Now come the Texans, which have elite defensive linemen like J.J. Watt and Jadeveon Clowney, plus linebacker Whitney Mercilus to rush the passer.

"We know this is a very skilled defensive football team," said Lewis. "It doesn’t get any easier. That’s life in the National Football League. We have to get ready to go, and we’ll be ready Thursday night."

The entire line struggled as none of the starters received a grade above 50 (on a scale of 100 being the best) from the analytics-based site, and left tackle Cedric Ogbuehi perhaps struggled the most.

Offensive line coach Paul Alexander said he still believes in Ogbuehi, who was benched last season after 11 starts at right tackle and one at left tackle, because he said the corrections Ogbuehi needs to make are fixable.

"I think it’s all kind of that simple," said Alexander. "You’ve got to go out there and you’ve got to have your mental focus and you’ve got to do it right every time. I’ve really taken it no further than that, because I think that’s the simple answer. The last thing I want to do is go in there and give him a 100 things and then you’re like the golf coach who has a guy who can’t hit a golf ball. I try to give them simple direction and it has to be with mental focus and concentration. He and (right tackle Jake) Fisher have so much athletic talent it's ridiculous, and sometimes players who have great athletic ability rely on their athletic ability over the technique, and that's kind of where we are."

Alexander's message to his entire offensive line group was stay the course.

"It’s easy in practice," said Alexander. "You go out there, there’s no stress, there’s no nerves going on, but to do it out there on the stage requires experience and it requires having backbone, where you do it, and who you trust and you do it, because 9 out of 10 times, they did it right. But 9 out of 10 (is) not good enough."

Veteran left guard Clint Boling, who is one of only two returning starters from 2016 in the same spot (center Russell Bodine is the other), said he expects a bounce-back performance.

"I would hope we bounce back as an offensive line and as a team," said Boling. "I don’t think anybody has the mentality that we got beat the first game and things didn’t go well and we just kind of lay down for the rest of the year. I hope and think we’ll play well. It’s not like we’ve always been phenomenal scoring 40 points. We’ve had good and bad performances since I‘ve been here and been a part of. We’ve been able to bounce back some and I expect we will again."

The Bengals also won't have right guard Trey Hopkins for Thursday's game (and possibly much longer) after he suffered a knee injury in the first half against Baltimore. T.J. Johnson replaced him and appeared to play well and he played well in his lone start last season at right guard in the finale against the Ravens.

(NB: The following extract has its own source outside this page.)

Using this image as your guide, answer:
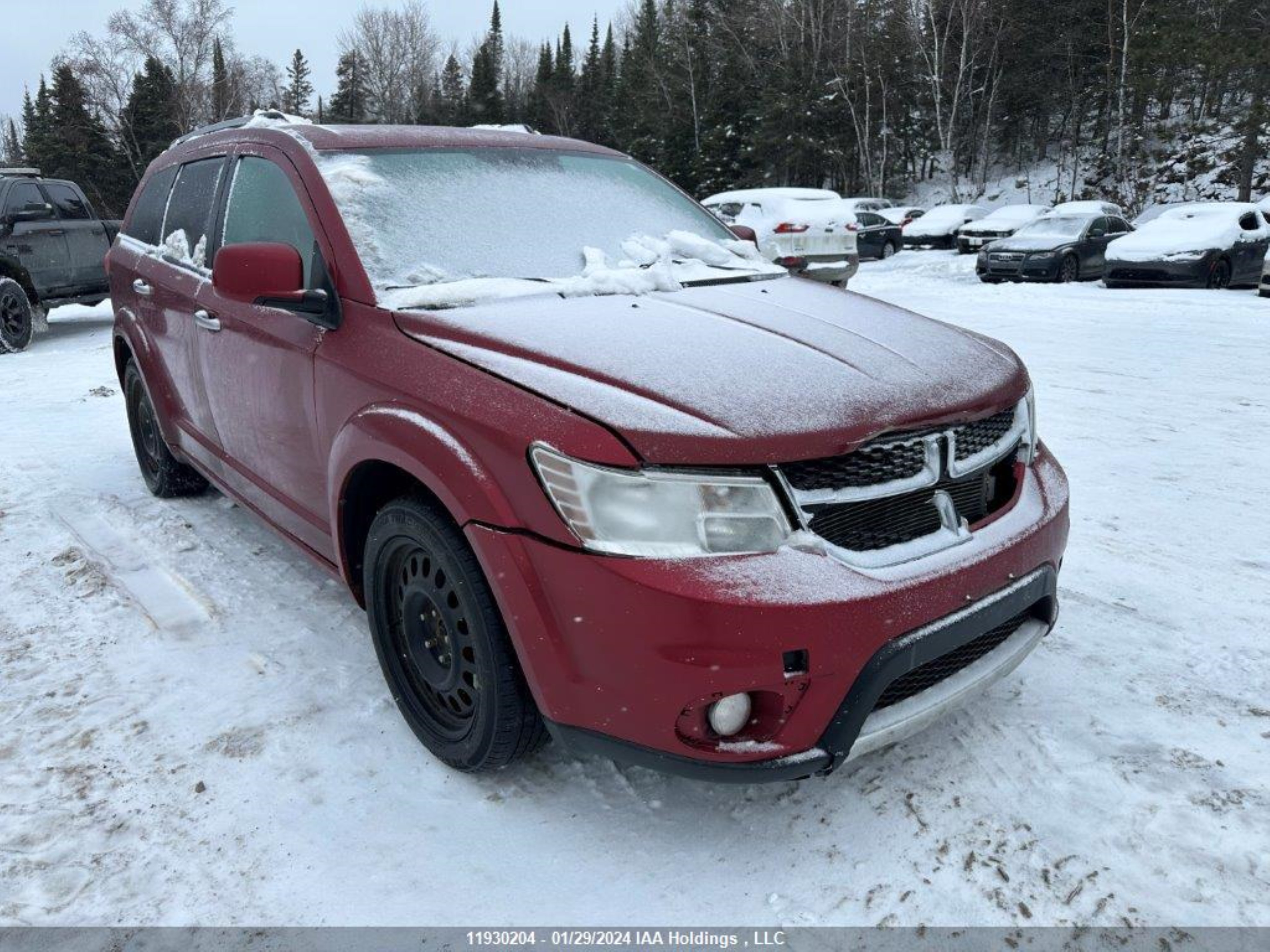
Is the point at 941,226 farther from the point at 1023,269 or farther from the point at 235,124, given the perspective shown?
the point at 235,124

"We’ll find out how TJ does now that he’s got a whole week to think about it," said Alexander. "That’s the worst part: you go out there, you’re not thinking about it, you think, ‘Hey, this is easy!’ Now you think about it and you go (oh, crap). He’s really smart and he’s tough and he’s dedicated and he’s just a brawler. He’s the type of guy you trust."

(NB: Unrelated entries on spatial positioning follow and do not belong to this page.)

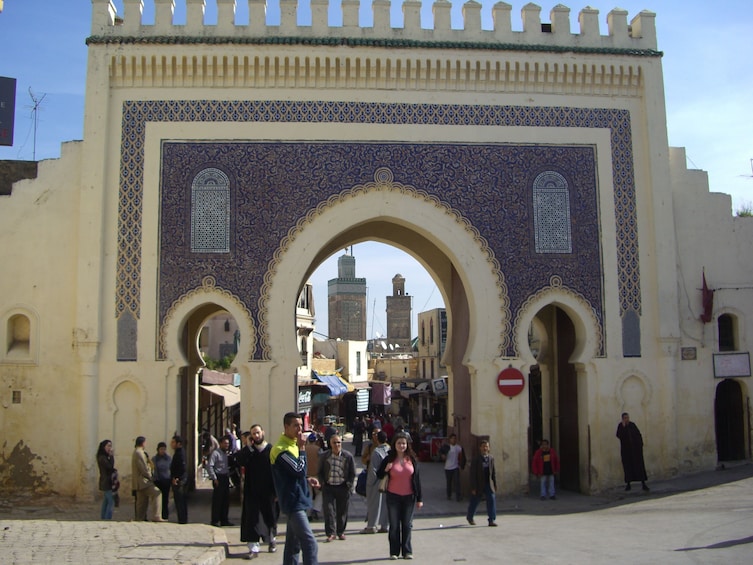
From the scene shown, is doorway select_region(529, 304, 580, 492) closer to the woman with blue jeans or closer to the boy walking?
the boy walking

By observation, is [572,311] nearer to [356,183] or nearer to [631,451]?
[631,451]

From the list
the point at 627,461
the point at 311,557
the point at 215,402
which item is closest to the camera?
the point at 311,557

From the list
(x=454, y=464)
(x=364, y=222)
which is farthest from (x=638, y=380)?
(x=364, y=222)

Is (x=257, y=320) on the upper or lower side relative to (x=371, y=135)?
lower

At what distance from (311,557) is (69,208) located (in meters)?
7.80

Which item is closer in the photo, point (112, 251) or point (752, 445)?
point (112, 251)

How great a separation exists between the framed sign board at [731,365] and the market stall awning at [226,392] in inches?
362

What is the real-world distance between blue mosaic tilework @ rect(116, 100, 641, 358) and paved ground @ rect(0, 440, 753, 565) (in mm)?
2495

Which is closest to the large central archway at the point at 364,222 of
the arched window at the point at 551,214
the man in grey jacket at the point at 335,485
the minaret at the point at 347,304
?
the arched window at the point at 551,214

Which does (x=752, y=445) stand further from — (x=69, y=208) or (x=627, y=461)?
(x=69, y=208)

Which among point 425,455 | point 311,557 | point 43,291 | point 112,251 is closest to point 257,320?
point 112,251

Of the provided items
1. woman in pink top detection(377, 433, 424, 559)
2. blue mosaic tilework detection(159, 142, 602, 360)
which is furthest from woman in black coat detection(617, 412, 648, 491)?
woman in pink top detection(377, 433, 424, 559)

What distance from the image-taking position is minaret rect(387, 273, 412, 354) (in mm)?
53594

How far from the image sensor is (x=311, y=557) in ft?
18.8
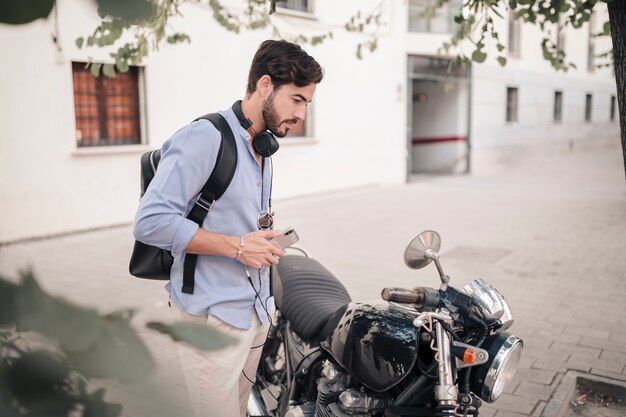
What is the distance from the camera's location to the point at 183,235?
1893 millimetres

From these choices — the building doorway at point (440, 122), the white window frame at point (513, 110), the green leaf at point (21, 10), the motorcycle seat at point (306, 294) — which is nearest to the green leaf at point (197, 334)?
the green leaf at point (21, 10)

PREDICTION: Bengals 16, Texans 9.

The Skinny: As bad as the Bengals were in their opener Houston may have been worse, and they come into the game with seven players listed as out. That includes starting guard Jeff Allen, starting linebacker Brian Cushing and wide receiver Will Fuller, and the three tight ends who opened the season on the 53-man roster.

There's also the fact that the Texans will be starting a rookie quarterback behind a suspect offensive line against a Bengals defense that actually played well.

The Bengals offensive line is still a huge question mark, but if it improves even a little the defense should lead the way to a much-needed victory to avoid an 0-2 (and likely 0-3) start.